* What to work on *
Below is a set of records, and all of them should be retyped exactly, minus the pictures.
* * *
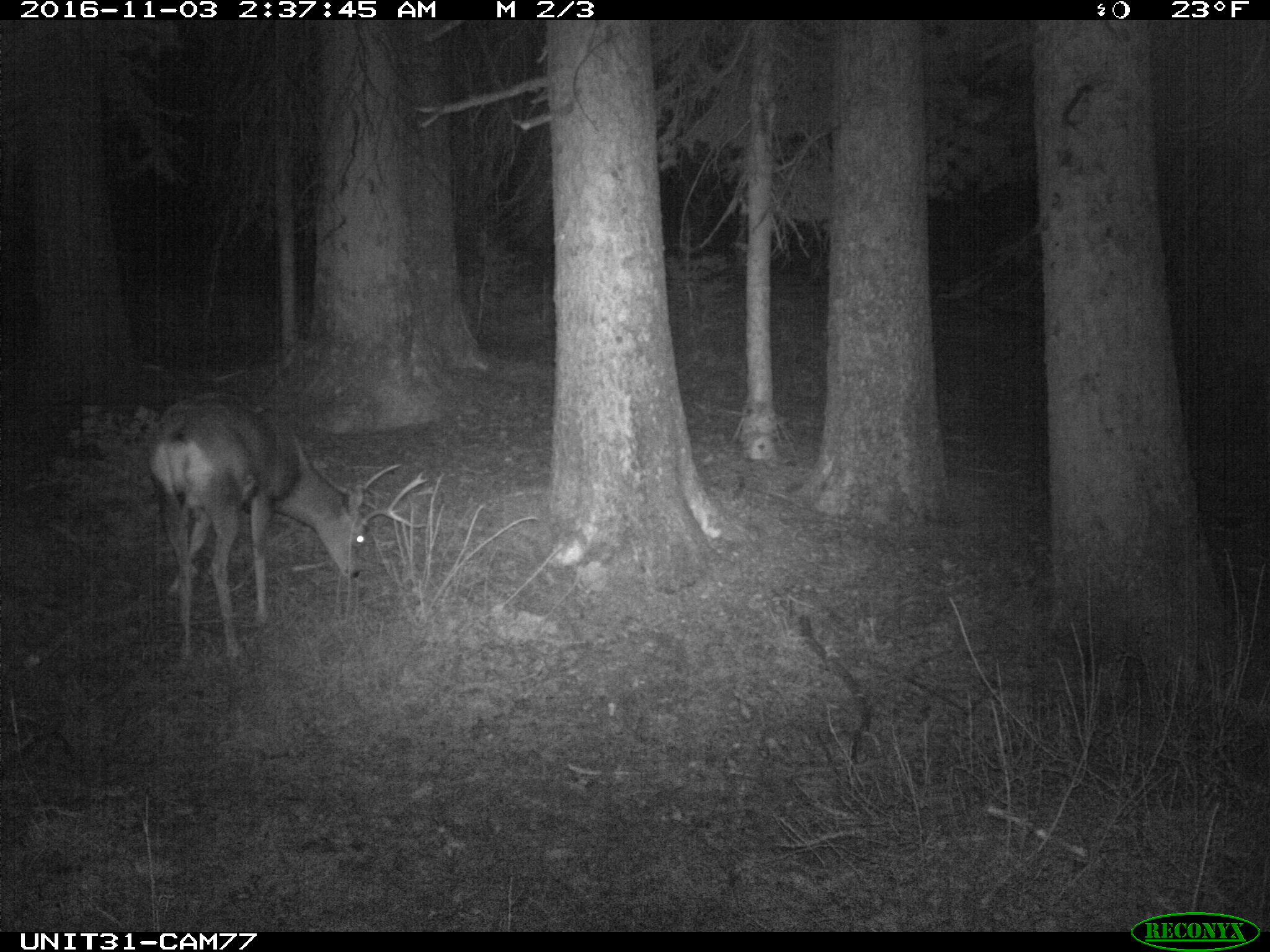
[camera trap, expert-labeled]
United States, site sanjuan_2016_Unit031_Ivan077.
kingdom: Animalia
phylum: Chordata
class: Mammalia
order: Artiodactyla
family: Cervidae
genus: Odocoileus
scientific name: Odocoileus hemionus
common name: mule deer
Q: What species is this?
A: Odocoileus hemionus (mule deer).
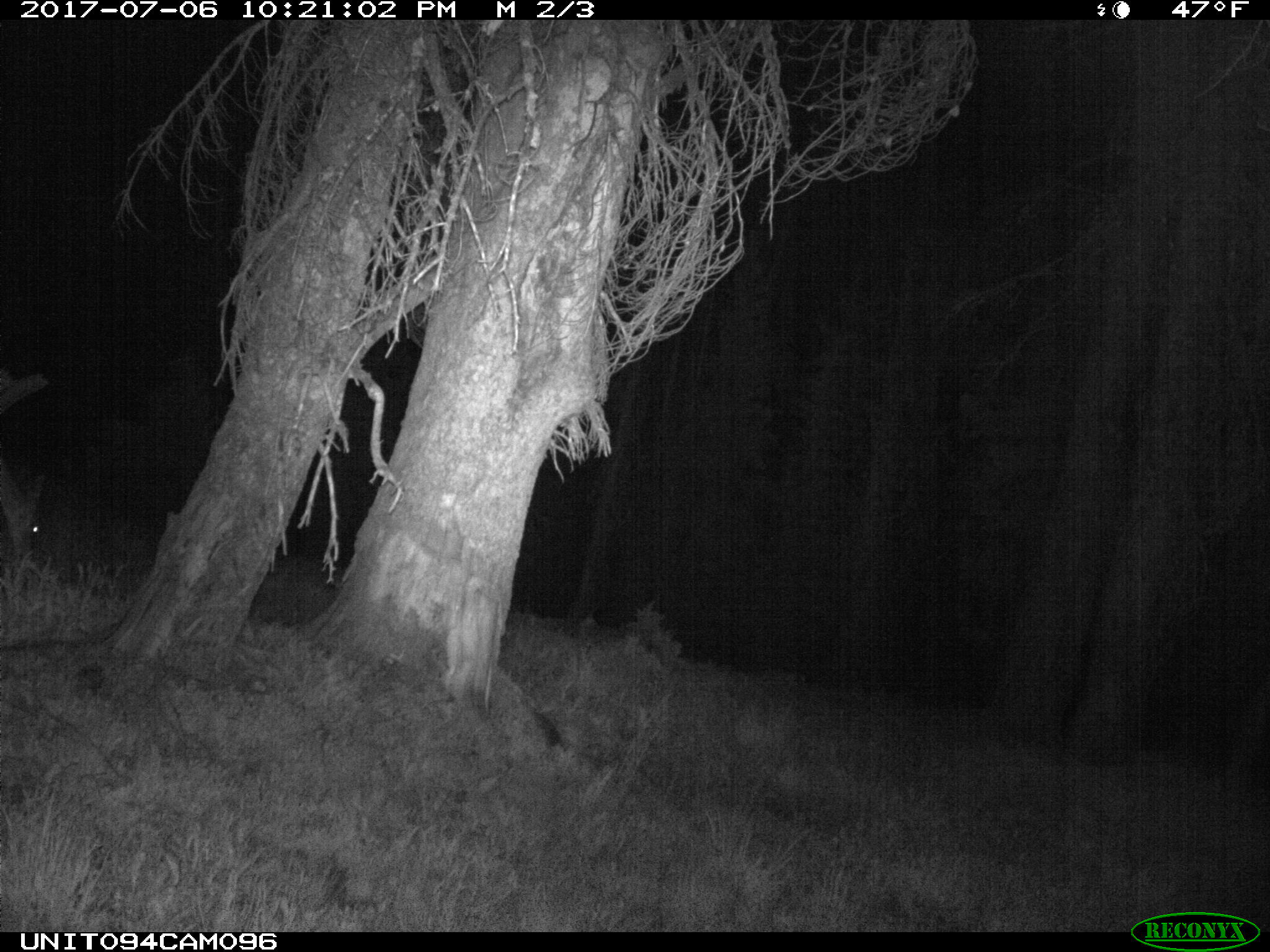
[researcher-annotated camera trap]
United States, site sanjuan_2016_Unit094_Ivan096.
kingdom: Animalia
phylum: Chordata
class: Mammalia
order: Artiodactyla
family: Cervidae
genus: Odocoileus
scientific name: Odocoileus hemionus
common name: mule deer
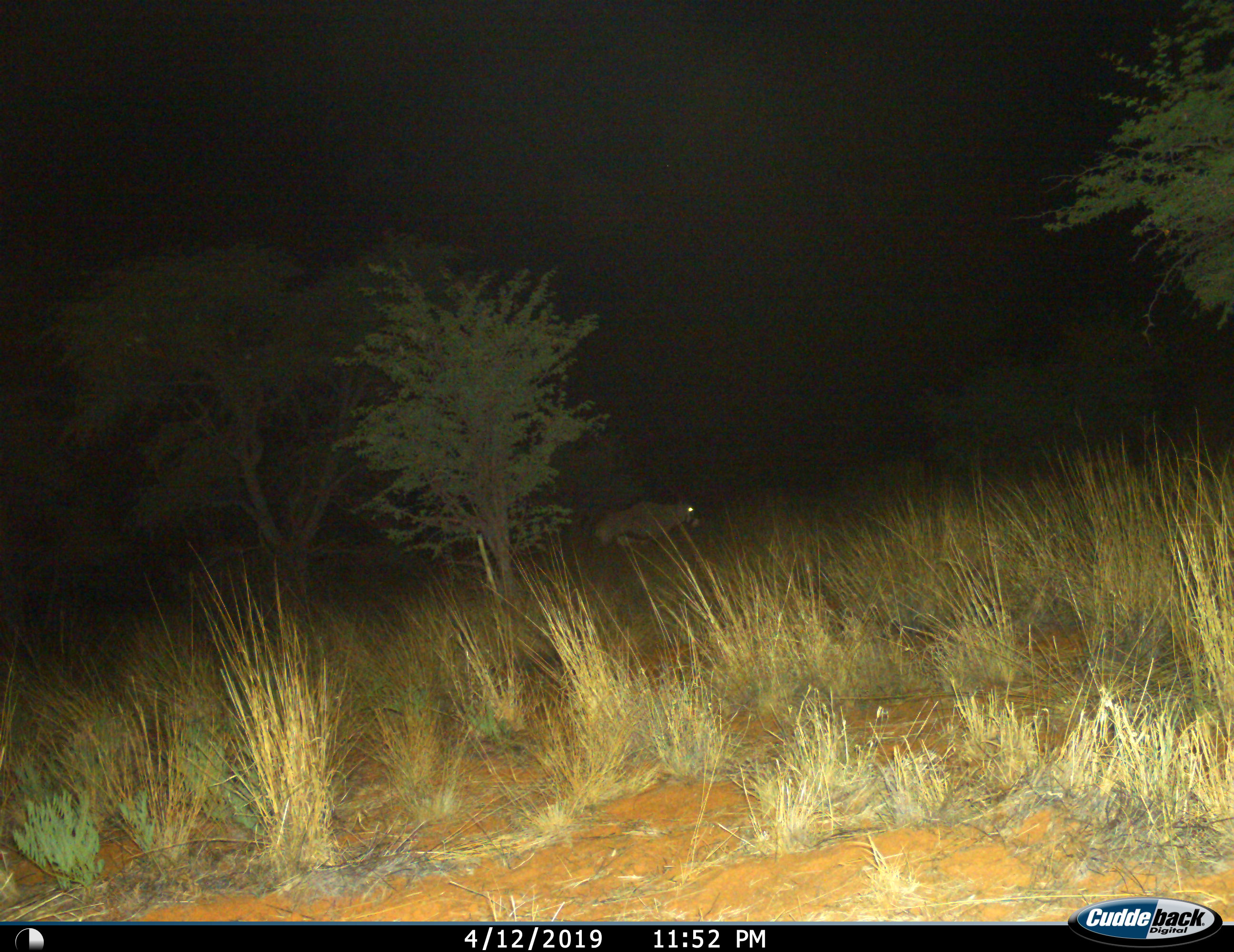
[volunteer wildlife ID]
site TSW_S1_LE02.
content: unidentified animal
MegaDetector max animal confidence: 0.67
* * *
* Reply *
[camera trap, expert-labeled]
United States, site sanjuan_2016_Unit031_Ivan077.
kingdom: Animalia
phylum: Chordata
class: Mammalia
order: Artiodactyla
family: Cervidae
genus: Odocoileus
scientific name: Odocoileus hemionus
common name: mule deer
Q: What species is this?
A: Odocoileus hemionus (mule deer).
[researcher-annotated camera trap]
United States, site sanjuan_2016_Unit094_Ivan096.
kingdom: Animalia
phylum: Chordata
class: Mammalia
order: Artiodactyla
family: Cervidae
genus: Odocoileus
scientific name: Odocoileus hemionus
common name: mule deer
[volunteer wildlife ID]
site TSW_S1_LE02.
content: unidentified animal
MegaDetector max animal confidence: 0.67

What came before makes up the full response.